Hey folks, my team is using the Jupyterhub Helm Chart (v0.11.1) with the userScheduler enabled and we’re noticing timeouts due to pods having to wait for large images to finish pulling. This seems to only happen when two notebooks are spawned in rapid succession and when the first of said notebook spawns triggers a scale-out event. It seems like the first spawn evicts a placeholder pod which forces a scaleout event such that the evicted placeholder pod gets scheduled onto a new node. Before that placeholder can pull the image onto the new node, the second spawn takes place and the second pod evicts the same placeholder pod, thus getting scheduled onto the new node which hasn’t finished pulling the singleuser server image.

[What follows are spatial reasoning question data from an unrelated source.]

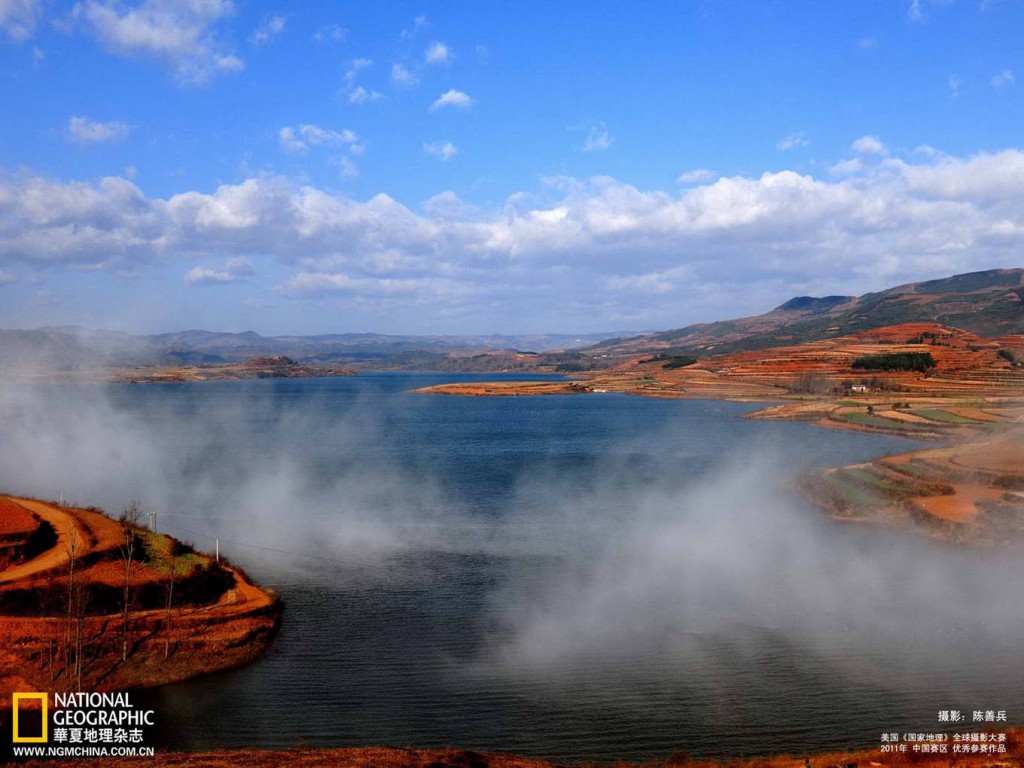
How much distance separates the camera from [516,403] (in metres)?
95.0

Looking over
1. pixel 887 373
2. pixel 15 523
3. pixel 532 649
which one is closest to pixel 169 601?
pixel 15 523

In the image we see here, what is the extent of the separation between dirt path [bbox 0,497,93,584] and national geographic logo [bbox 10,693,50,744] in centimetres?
500

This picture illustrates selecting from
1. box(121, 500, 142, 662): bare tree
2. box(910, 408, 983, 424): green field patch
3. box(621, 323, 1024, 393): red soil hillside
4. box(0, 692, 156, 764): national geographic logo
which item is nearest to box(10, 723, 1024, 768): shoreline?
box(0, 692, 156, 764): national geographic logo

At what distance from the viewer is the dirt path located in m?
17.4

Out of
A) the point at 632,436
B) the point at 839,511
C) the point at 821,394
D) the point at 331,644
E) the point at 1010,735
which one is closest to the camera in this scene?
the point at 1010,735

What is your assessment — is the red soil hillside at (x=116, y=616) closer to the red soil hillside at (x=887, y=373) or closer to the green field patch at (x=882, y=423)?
the green field patch at (x=882, y=423)

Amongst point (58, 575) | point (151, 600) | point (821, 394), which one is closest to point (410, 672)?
point (151, 600)

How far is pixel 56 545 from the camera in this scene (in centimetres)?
1980

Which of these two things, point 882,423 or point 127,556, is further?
point 882,423

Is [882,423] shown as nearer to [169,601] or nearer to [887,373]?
[887,373]

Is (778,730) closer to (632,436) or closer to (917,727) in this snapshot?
(917,727)

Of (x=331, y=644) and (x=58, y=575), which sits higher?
(x=58, y=575)

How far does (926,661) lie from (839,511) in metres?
15.9

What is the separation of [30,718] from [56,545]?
859 cm
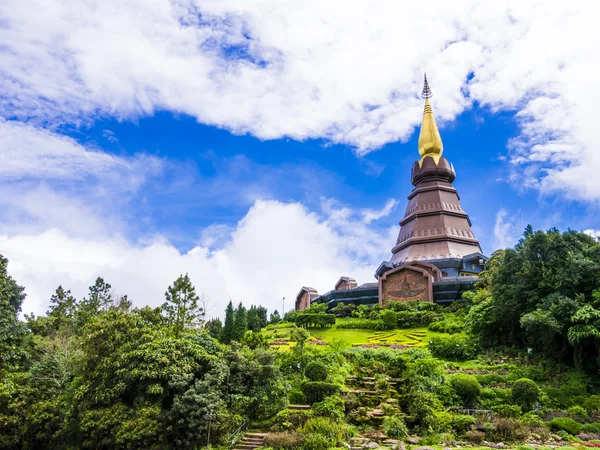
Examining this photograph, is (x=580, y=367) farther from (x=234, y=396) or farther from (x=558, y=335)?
(x=234, y=396)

Instead, I would expect the second pod to evict some “older” (i.e., less-recently-evicted) placeholder pod such that it is scheduled on a node which has long-since pulled the singleuser image. Has anyone else run into this problem before? Is it fixed in some newer version of the application?
Hi! This is a bit unclear- if your cluster is scaling out then that means all nodes are occupied or close to being fully occupied, so where would the spare capacity come from?
We’re running on Google’s Kubernetes Engine, so the underlying node pool scales up when we run out of capacity. A new node is provisioned for the evicted placeholder pod.
Yes, but if the node has only just been provisioned the image-puller may not have pulled the singleuser image. It sounds like you’re expecting there to be another node that’s ready with the image already pre-pulled- I don’t understand why you’re expecting this.
@manics Yeah, it’s confusing. Let me try to clarify:
At idle, we have 8-ish placeholder pods running on 8-ish nodes. A user spawns a notebook pod, causing one of the placeholder pods (let’s say placeholder-4) to be evicted. The scheduler is now trying to schedule placeholder-4, but there’s no capacity so the autoscaler begins to provision a new node for placeholder-4.
Now, another user spawns a notebook pod. I expect that it would evict any other placeholder besides placeholder-4 so that it gets scheduled onto a node which already has the image pulled; however, at least in some cases, it seems like it prefers to evict placeholder-4 once again thus scheduling the singleuer notebook pod on the new node which hasn’t yet finished pulling the singleuser notebook image.
I don’t yet know if this happens every time this scenario runs or if it’s relatively rare (maybe the scheduler just picks a node at random and we’re only seeing this behavior about once out of every 8 scenarios?). Still working to pin this down.